Given problem: Continue the forum thread about joining two R dataframes when the right-hand Year falls one to three years after the left-hand one, starting after its final line.

Reputation: 223
I want to join two dataframes with index and Year as long as the Year on the RHS is 1-3 years after the Year on the LHS. For example, dataframe df_lhs
is
A index Year
1 A 12/31/2012
3 B 12/31/2011
5 C 12/31/2009
the df_rhs
is
B index Year
5 A 12/31/2001
6 B 12/31/2010
2 C 12/31/2011
I hope the resulting inner_join to contain:
A index Year_left Year_right
5 C 12/31/2009 12/31/2011
This is what I tried
df = inner_join(df_lhs, df_rhs, by = c('index','Year'), suffix = c(".left", ".right"))
The code doesn't work. Maybe I should not think about using inner_join
at all?
Upvotes: 1
Views: 42
Reputation: 29134
library(dplyr)
library(tidyr)
df_lhs %>%
separate(Year, sep = "/", into = c("m", "d", "y"), remove = F) %>%
inner_join(., {df_rhs%>%
separate(Year, sep = "/", into = c("m", "d", "y"), remove = F)},
by = c('index','m', 'd'), suffix = c(".left", ".right")) %>%
filter((as.numeric(y.right) - as.numeric(y.left)) %in% 1:3) %>%
select(A, B, index, Year.left, Year.right)

Record excerpts:
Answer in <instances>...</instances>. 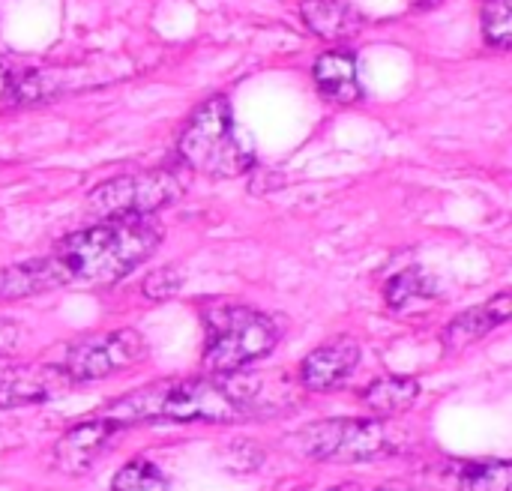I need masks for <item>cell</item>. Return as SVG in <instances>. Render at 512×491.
<instances>
[{
  "label": "cell",
  "mask_w": 512,
  "mask_h": 491,
  "mask_svg": "<svg viewBox=\"0 0 512 491\" xmlns=\"http://www.w3.org/2000/svg\"><path fill=\"white\" fill-rule=\"evenodd\" d=\"M270 408L264 405L261 387L246 384L237 375L225 378H180V381H153L114 402H108L99 420L129 429L150 423H243L258 420Z\"/></svg>",
  "instance_id": "obj_1"
},
{
  "label": "cell",
  "mask_w": 512,
  "mask_h": 491,
  "mask_svg": "<svg viewBox=\"0 0 512 491\" xmlns=\"http://www.w3.org/2000/svg\"><path fill=\"white\" fill-rule=\"evenodd\" d=\"M162 243L156 216H117L66 234L45 255L54 291L66 285H114L141 267Z\"/></svg>",
  "instance_id": "obj_2"
},
{
  "label": "cell",
  "mask_w": 512,
  "mask_h": 491,
  "mask_svg": "<svg viewBox=\"0 0 512 491\" xmlns=\"http://www.w3.org/2000/svg\"><path fill=\"white\" fill-rule=\"evenodd\" d=\"M177 156L186 168L216 180L240 177L255 162L252 141L234 120L225 96H213L192 111L177 138Z\"/></svg>",
  "instance_id": "obj_3"
},
{
  "label": "cell",
  "mask_w": 512,
  "mask_h": 491,
  "mask_svg": "<svg viewBox=\"0 0 512 491\" xmlns=\"http://www.w3.org/2000/svg\"><path fill=\"white\" fill-rule=\"evenodd\" d=\"M204 327L207 348L201 363L213 378L237 375L249 363L264 360L285 333V321L279 315H267L252 306H210L204 312Z\"/></svg>",
  "instance_id": "obj_4"
},
{
  "label": "cell",
  "mask_w": 512,
  "mask_h": 491,
  "mask_svg": "<svg viewBox=\"0 0 512 491\" xmlns=\"http://www.w3.org/2000/svg\"><path fill=\"white\" fill-rule=\"evenodd\" d=\"M399 429L381 417H333L309 423L297 432V444L306 456L321 462H375L399 453Z\"/></svg>",
  "instance_id": "obj_5"
},
{
  "label": "cell",
  "mask_w": 512,
  "mask_h": 491,
  "mask_svg": "<svg viewBox=\"0 0 512 491\" xmlns=\"http://www.w3.org/2000/svg\"><path fill=\"white\" fill-rule=\"evenodd\" d=\"M186 192V177L177 168H153V171H132L99 183L87 204L90 213L102 219L117 216H153L156 210L174 204Z\"/></svg>",
  "instance_id": "obj_6"
},
{
  "label": "cell",
  "mask_w": 512,
  "mask_h": 491,
  "mask_svg": "<svg viewBox=\"0 0 512 491\" xmlns=\"http://www.w3.org/2000/svg\"><path fill=\"white\" fill-rule=\"evenodd\" d=\"M141 360H147V342L138 330L123 327L114 333H102V336H90L75 342L66 351V375L72 384H90V381H102L108 375H117L123 369L138 366Z\"/></svg>",
  "instance_id": "obj_7"
},
{
  "label": "cell",
  "mask_w": 512,
  "mask_h": 491,
  "mask_svg": "<svg viewBox=\"0 0 512 491\" xmlns=\"http://www.w3.org/2000/svg\"><path fill=\"white\" fill-rule=\"evenodd\" d=\"M75 387L63 366H6L0 369V411L42 405Z\"/></svg>",
  "instance_id": "obj_8"
},
{
  "label": "cell",
  "mask_w": 512,
  "mask_h": 491,
  "mask_svg": "<svg viewBox=\"0 0 512 491\" xmlns=\"http://www.w3.org/2000/svg\"><path fill=\"white\" fill-rule=\"evenodd\" d=\"M438 491H512L510 459H444L432 468Z\"/></svg>",
  "instance_id": "obj_9"
},
{
  "label": "cell",
  "mask_w": 512,
  "mask_h": 491,
  "mask_svg": "<svg viewBox=\"0 0 512 491\" xmlns=\"http://www.w3.org/2000/svg\"><path fill=\"white\" fill-rule=\"evenodd\" d=\"M357 363H360V345L354 339L324 342L300 363V384L309 393H333L354 375Z\"/></svg>",
  "instance_id": "obj_10"
},
{
  "label": "cell",
  "mask_w": 512,
  "mask_h": 491,
  "mask_svg": "<svg viewBox=\"0 0 512 491\" xmlns=\"http://www.w3.org/2000/svg\"><path fill=\"white\" fill-rule=\"evenodd\" d=\"M120 429L99 420V417H90L78 426H72L54 447V465L57 471L69 474V477H81L87 474L96 459L108 450L111 438L117 435Z\"/></svg>",
  "instance_id": "obj_11"
},
{
  "label": "cell",
  "mask_w": 512,
  "mask_h": 491,
  "mask_svg": "<svg viewBox=\"0 0 512 491\" xmlns=\"http://www.w3.org/2000/svg\"><path fill=\"white\" fill-rule=\"evenodd\" d=\"M512 315V297L507 291H501L498 297H492L483 306H474L462 315H456L447 327H444V348L447 351H462L480 339H486L492 330L504 327Z\"/></svg>",
  "instance_id": "obj_12"
},
{
  "label": "cell",
  "mask_w": 512,
  "mask_h": 491,
  "mask_svg": "<svg viewBox=\"0 0 512 491\" xmlns=\"http://www.w3.org/2000/svg\"><path fill=\"white\" fill-rule=\"evenodd\" d=\"M315 84L321 90V96H327L330 102L339 105H351L357 102L360 93V81H357V63L354 54L348 51H324L318 54L315 66H312Z\"/></svg>",
  "instance_id": "obj_13"
},
{
  "label": "cell",
  "mask_w": 512,
  "mask_h": 491,
  "mask_svg": "<svg viewBox=\"0 0 512 491\" xmlns=\"http://www.w3.org/2000/svg\"><path fill=\"white\" fill-rule=\"evenodd\" d=\"M300 15L306 27L327 42L351 39L363 27V15L345 0H303Z\"/></svg>",
  "instance_id": "obj_14"
},
{
  "label": "cell",
  "mask_w": 512,
  "mask_h": 491,
  "mask_svg": "<svg viewBox=\"0 0 512 491\" xmlns=\"http://www.w3.org/2000/svg\"><path fill=\"white\" fill-rule=\"evenodd\" d=\"M423 387L417 378H402V375H387V378H378L372 381L363 393H360V402L381 420H390V417H399L405 411H411L420 399Z\"/></svg>",
  "instance_id": "obj_15"
},
{
  "label": "cell",
  "mask_w": 512,
  "mask_h": 491,
  "mask_svg": "<svg viewBox=\"0 0 512 491\" xmlns=\"http://www.w3.org/2000/svg\"><path fill=\"white\" fill-rule=\"evenodd\" d=\"M51 87L42 81L39 72L27 69H15L9 60L0 57V108H9V105H24V102H39Z\"/></svg>",
  "instance_id": "obj_16"
},
{
  "label": "cell",
  "mask_w": 512,
  "mask_h": 491,
  "mask_svg": "<svg viewBox=\"0 0 512 491\" xmlns=\"http://www.w3.org/2000/svg\"><path fill=\"white\" fill-rule=\"evenodd\" d=\"M435 294H438V282L426 270H405L396 279H390L384 288V300L396 312L408 309L417 300H432Z\"/></svg>",
  "instance_id": "obj_17"
},
{
  "label": "cell",
  "mask_w": 512,
  "mask_h": 491,
  "mask_svg": "<svg viewBox=\"0 0 512 491\" xmlns=\"http://www.w3.org/2000/svg\"><path fill=\"white\" fill-rule=\"evenodd\" d=\"M111 491H171V486L153 462L135 459L114 474Z\"/></svg>",
  "instance_id": "obj_18"
},
{
  "label": "cell",
  "mask_w": 512,
  "mask_h": 491,
  "mask_svg": "<svg viewBox=\"0 0 512 491\" xmlns=\"http://www.w3.org/2000/svg\"><path fill=\"white\" fill-rule=\"evenodd\" d=\"M510 0H483V36L495 48H510Z\"/></svg>",
  "instance_id": "obj_19"
},
{
  "label": "cell",
  "mask_w": 512,
  "mask_h": 491,
  "mask_svg": "<svg viewBox=\"0 0 512 491\" xmlns=\"http://www.w3.org/2000/svg\"><path fill=\"white\" fill-rule=\"evenodd\" d=\"M18 345V327L9 318H0V357L12 354Z\"/></svg>",
  "instance_id": "obj_20"
},
{
  "label": "cell",
  "mask_w": 512,
  "mask_h": 491,
  "mask_svg": "<svg viewBox=\"0 0 512 491\" xmlns=\"http://www.w3.org/2000/svg\"><path fill=\"white\" fill-rule=\"evenodd\" d=\"M375 491H414L411 486H405V483H384V486H378Z\"/></svg>",
  "instance_id": "obj_21"
},
{
  "label": "cell",
  "mask_w": 512,
  "mask_h": 491,
  "mask_svg": "<svg viewBox=\"0 0 512 491\" xmlns=\"http://www.w3.org/2000/svg\"><path fill=\"white\" fill-rule=\"evenodd\" d=\"M330 491H357V486H336V489Z\"/></svg>",
  "instance_id": "obj_22"
}]
</instances>
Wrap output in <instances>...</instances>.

Result of this task:
#> A B index Year.left Year.right
#> 1 5 2 C 12/31/2009 12/31/2011
Upvotes: 3
Reputation: 1611
What you can do is do a simple join/merge, and then filter out the rows which satisfy your condition (here 1-3 years).
Below is the code for merging two data frames based on multiple IDs.
merge(df_lhs,data df_rhs,by=c("index","Year"))
After this you will get simple merge and then you can filter based on some condition like difference of dates between 1-3 years.
This is just a suggestion. I hope this helps.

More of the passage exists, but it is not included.